« Tous pour un, un pour tous ! » Telle était la devise des mousquetaires d’Alexandre Dumas. « Tous contre un, un contre tous » pourrait résumer la scène du bureau Ovale de la Maison blanche à laquelle le monde entier a pu assister en direct le 28 février. Tous contre un, en effet. L’objectif était de démontrer la puissance du triumvirat chargé de la mise à mort symbolique de Zelensky. Un contre tous, car il a – plus que bien – su résister à l’offensive de manière digne et combative. Regardant la scène en direct, je m’étonnais que seuls les propos de Trump et Vance soient traduits sans qu’on parvienne à comprendre les réponses de Zelensky.

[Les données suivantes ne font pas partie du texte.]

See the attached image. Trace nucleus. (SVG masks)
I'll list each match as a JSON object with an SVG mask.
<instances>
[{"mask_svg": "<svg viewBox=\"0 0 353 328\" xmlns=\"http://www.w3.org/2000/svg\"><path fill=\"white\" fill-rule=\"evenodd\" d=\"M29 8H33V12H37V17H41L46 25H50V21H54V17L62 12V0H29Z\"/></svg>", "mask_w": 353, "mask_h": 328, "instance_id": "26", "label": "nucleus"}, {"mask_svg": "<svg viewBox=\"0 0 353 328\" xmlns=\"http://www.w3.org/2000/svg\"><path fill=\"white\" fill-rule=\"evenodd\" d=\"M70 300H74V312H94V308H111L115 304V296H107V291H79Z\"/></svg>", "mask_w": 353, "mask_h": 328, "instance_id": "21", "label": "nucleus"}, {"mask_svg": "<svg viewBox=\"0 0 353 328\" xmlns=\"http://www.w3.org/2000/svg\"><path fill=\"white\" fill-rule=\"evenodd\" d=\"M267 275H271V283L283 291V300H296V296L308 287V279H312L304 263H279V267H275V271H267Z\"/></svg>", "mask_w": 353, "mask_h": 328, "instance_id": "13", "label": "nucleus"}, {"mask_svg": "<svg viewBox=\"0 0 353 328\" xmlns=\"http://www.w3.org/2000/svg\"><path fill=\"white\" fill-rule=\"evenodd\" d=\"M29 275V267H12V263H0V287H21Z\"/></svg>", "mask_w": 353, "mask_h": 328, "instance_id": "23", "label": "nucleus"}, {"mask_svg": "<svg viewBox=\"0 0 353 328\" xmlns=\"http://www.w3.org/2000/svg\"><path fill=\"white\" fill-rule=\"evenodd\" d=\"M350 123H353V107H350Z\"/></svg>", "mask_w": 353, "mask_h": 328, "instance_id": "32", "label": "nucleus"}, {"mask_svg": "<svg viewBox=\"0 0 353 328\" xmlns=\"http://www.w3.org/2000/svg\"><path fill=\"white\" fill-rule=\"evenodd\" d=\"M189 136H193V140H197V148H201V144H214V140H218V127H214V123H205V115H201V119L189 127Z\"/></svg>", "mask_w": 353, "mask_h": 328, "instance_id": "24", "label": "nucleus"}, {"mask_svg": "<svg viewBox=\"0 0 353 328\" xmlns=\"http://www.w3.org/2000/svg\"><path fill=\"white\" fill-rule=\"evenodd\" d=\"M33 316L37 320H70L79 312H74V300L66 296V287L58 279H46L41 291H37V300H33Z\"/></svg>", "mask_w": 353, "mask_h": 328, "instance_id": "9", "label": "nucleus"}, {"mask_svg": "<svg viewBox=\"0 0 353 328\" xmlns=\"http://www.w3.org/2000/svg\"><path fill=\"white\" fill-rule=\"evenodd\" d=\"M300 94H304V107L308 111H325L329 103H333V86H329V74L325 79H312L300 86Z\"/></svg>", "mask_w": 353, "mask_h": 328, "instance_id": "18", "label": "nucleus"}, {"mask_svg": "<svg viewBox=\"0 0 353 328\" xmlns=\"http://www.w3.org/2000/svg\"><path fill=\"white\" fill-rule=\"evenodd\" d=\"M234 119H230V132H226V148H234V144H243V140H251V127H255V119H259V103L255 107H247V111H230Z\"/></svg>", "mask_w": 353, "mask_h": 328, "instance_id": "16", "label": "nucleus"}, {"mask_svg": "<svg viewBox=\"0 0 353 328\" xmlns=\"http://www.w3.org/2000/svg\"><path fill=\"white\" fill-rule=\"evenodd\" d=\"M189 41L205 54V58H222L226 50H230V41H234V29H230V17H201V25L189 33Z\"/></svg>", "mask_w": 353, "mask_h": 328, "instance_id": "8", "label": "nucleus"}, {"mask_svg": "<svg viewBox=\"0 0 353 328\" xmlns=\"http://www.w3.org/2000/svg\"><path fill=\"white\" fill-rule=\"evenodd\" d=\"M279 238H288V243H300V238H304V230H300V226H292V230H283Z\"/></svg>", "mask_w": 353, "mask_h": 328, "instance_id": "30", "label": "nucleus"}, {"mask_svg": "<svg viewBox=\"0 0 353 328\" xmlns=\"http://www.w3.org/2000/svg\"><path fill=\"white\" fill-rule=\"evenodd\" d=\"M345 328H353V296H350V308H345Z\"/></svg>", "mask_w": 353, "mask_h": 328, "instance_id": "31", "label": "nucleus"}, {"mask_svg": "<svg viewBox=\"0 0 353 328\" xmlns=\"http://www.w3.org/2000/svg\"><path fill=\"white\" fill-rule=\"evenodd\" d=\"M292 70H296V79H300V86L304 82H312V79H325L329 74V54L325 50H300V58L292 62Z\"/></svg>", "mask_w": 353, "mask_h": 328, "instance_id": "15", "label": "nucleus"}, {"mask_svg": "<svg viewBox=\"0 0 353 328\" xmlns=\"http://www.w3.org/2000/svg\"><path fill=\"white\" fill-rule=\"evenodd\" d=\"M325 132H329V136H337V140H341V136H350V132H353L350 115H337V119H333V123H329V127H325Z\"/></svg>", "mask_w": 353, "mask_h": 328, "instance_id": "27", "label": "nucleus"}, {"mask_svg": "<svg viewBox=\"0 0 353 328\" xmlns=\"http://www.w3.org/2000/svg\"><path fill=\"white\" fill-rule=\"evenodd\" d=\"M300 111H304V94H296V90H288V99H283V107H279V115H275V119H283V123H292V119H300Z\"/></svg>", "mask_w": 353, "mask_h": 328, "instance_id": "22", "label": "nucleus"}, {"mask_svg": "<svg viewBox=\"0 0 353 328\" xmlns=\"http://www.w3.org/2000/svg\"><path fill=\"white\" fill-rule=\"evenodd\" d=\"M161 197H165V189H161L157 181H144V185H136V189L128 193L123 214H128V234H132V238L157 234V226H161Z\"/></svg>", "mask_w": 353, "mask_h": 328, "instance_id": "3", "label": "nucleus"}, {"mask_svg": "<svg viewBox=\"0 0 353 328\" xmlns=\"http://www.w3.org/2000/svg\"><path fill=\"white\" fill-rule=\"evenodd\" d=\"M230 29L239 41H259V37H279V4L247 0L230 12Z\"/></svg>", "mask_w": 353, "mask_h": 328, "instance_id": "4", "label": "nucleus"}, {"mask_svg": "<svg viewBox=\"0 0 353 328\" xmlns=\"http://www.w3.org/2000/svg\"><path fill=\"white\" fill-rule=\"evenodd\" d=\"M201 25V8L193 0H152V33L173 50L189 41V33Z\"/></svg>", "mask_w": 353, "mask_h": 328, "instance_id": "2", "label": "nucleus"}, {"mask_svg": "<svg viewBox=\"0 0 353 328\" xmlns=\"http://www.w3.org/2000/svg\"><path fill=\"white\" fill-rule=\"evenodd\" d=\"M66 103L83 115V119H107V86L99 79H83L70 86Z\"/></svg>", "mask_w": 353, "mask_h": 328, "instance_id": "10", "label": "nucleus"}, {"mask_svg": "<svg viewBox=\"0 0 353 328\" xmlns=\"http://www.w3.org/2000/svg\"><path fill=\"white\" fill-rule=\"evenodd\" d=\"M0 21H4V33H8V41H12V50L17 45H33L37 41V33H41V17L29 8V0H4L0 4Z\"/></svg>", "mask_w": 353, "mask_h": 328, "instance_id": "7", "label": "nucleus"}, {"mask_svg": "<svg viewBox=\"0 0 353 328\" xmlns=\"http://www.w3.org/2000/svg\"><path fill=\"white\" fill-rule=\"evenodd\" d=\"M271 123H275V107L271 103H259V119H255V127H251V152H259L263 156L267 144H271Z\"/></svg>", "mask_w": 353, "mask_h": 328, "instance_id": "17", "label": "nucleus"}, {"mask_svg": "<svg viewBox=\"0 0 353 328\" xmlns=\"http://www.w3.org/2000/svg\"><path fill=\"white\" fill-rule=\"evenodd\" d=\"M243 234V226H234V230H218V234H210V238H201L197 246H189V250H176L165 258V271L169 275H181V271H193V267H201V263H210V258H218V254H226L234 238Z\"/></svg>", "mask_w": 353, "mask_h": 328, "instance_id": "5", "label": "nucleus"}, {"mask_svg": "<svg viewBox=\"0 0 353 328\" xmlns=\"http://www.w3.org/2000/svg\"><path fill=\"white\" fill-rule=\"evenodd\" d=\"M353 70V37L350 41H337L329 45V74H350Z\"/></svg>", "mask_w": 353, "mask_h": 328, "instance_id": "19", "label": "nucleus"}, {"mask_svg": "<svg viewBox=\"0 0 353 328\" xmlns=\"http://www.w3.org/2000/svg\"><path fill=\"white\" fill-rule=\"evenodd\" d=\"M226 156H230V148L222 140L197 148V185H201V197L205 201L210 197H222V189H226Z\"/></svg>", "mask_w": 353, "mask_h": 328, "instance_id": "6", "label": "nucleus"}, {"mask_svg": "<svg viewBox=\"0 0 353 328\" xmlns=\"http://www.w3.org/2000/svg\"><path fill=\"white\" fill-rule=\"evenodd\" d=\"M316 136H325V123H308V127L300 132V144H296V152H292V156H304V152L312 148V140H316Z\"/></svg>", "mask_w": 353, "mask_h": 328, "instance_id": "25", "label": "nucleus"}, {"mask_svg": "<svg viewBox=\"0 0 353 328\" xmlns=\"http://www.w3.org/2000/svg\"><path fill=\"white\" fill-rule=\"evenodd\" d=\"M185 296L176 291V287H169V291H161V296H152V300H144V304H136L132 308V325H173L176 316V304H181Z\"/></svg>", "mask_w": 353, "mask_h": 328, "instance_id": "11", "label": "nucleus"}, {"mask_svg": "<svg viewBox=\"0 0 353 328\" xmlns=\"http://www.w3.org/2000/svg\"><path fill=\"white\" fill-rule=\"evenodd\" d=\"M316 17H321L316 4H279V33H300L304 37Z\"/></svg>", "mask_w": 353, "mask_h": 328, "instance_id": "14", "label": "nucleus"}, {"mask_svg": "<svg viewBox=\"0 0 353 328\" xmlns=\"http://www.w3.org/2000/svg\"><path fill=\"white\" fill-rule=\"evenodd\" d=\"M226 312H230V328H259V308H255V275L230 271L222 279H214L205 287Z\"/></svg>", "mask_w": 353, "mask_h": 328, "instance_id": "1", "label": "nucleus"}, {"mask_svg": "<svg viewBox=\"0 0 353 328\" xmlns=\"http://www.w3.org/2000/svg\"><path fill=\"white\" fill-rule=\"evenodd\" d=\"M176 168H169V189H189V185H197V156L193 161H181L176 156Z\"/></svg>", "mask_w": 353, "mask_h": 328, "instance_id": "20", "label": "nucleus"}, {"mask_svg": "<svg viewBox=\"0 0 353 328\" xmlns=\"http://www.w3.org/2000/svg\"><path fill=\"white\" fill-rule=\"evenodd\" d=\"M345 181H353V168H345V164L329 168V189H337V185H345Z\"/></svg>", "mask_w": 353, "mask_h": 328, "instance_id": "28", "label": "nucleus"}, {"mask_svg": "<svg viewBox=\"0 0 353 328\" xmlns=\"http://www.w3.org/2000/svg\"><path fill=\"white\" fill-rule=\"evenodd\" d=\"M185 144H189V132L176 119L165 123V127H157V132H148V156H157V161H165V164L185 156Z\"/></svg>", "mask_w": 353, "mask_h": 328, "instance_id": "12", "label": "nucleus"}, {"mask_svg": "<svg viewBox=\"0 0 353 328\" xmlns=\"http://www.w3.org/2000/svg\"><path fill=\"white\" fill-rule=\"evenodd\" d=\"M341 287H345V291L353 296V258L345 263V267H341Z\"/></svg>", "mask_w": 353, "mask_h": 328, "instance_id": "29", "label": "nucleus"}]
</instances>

La publication par l’Humanité du 3 mars de la retranscription des échanges est de bout en bout éclairante : « Vous n’avez pas les cartes en main », lance, méprisant, l’autocrate de Washington. « Je ne joue pas aux cartes. Je suis très sérieux, je suis le président d’un État en temps de guerre », lui répond fermement Zelensky. « Je veux un cessez-le-feu », éructe Donald Trump.
« Demandez à notre peuple ce qu’il pense d’un cessez-le-feu », rétorque Zelensky. L’objectif du président américain était d’humilier son hôte. Mais il a été déjoué par la résistance de Zelensky, à la hauteur de la détermination du peuple ukrainien face à l’agression poutinienne. La scène se conclut sur une remarque incroyable de Donald Trump : « Je pense que nous en avons vu assez. Ça va être de la grande télévision ! » Sur quoi, l’image est coupée.
« Tout ça pour ça ! » serait-on tenté de dire. On aurait pu s’attendre à un vrai débat entre dirigeants confrontés à la guerre. Au lieu de quoi, on nous a livré une mise scène médiatique destinée à préparer les opinions publiques du monde entier à soutenir le renversement d’alliances de l’administration Trump et son attitude de racketteur en chef des ressources d’un pays déjà affaibli par trois années d’une guerre injuste et disproportionnée. « La guerre, c’est la poursuite de la politique par d’autres moyens », disait Clausewitz, il y a déjà fort longtemps.
La scène télévisée du bureau Ovale en est l’éclatante démonstration. Dans notre monde hyperconnecté, la guerre, ce ne sont pas seulement des armes, même si elles comptent, ce sont aussi les moyens de communication et d’échange. La surpuissance des réseaux sociaux entre les mains d’une poignée d’individus tous ralliés à Trump est un immense problème démocratique qui fragilise les capacités de résistance et de contre-offensive des peuples.
On se demande alors ce qui pourrait arrêter cette mécanique infernale. La remarque de Clausewitz nous l’indique : c’est plus que jamais la politique. Aux États-Unis d’abord ! Quelques légers signaux, bien faibles encore, semblent indiquer que, d’abord sonnée, une partie de la population commence à faire connaître son inquiétude sans que l’on puisse voir encore une réelle contre-offensive se dessiner. La même question se pose en Europe. Investir dans l’armement est loin d’être la réponse unique, peut-être même pas la meilleure.
Ce sont les peuples qu’il faut réarmer et réarmer politiquement en premier lieu, en leur donnant des raisons de se mobiliser pour défendre leurs valeurs et leurs modes de vie. Et cela passe par des politiques économiques et sociales qui répondent à leurs besoins et des pratiques démocratiques qui en fassent les acteurs principaux de leur destin. Nulle part, pour l’instant, il n’en est question dans les divers sommets européens, et c’est un immense problème.